ラスト、サーカスのピエロを見る4人の一見楽しそうな家族カット。

父はどういう思いで育てたのだろう?
ピエロのように父を演じていたのだろうか?
笑顔とは裏腹な不可解な家族の姿を見た。

役者。
岡田以外はいい。
特に加瀬亮は、実年齢より10歳下を演じられた。
年齢不詳的俳優だから上手い。
英語の単語解説シーンも、彼が海外生活が長い帰国子女だからか、
似あっていた。

鈴木京香を久々見た。今頃どこかで真田君と?

岡田は甘いマスク、すらっとした容姿で人気?
小賢しいイケメンタイプで好みではないが、この役は合っていた。

加瀬が「ホンを読みこういう兄弟っているのかな?」とあったが
確かに、こういう兄弟、ほぼいないでしょう。

携帯で「なに?」なんて、まるで恋人同士みたい。
ラストの蜂蜜のシーンも。

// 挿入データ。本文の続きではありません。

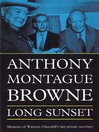 Long Sunset (MP3): Memoirs of Winston Churchill&#39;s Last Private Secretary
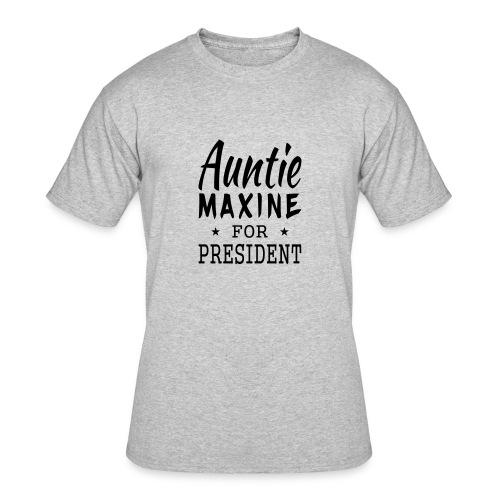 Auntie Maxine for President men's tshirt - Men's 50/50 T-Shirt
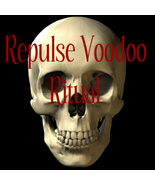 "REPULSE RITUAL "" MAKE THEM REPULSIVE 2ALL THAT THEY SEEK"" haunted Voodoo Magick  - $22.00"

(「みつばちのささやき」を連想)

弟は男性嫌悪からゲイ的な要素を持ち、兄と一緒でないと
生きられないとなったのか。

ある意味では兄弟の相姦のような物語でもある。
兄と妹なら、わかるけれど・・

長くなった。
小説が同じ風なら幼児性、中途半端な感じがある。
ここから、もっと飛んでしまえば、また違うシュールさもでるだろう。
そうはならない。

普通らしさの中の異常さ。そこが魅力なのかもしれない。

いつか立ち読みをしてみよう。

昨日、ガンジーの事が新聞に出ていたし、DNAは足利事件ともかぶり
今、を想う映画となった。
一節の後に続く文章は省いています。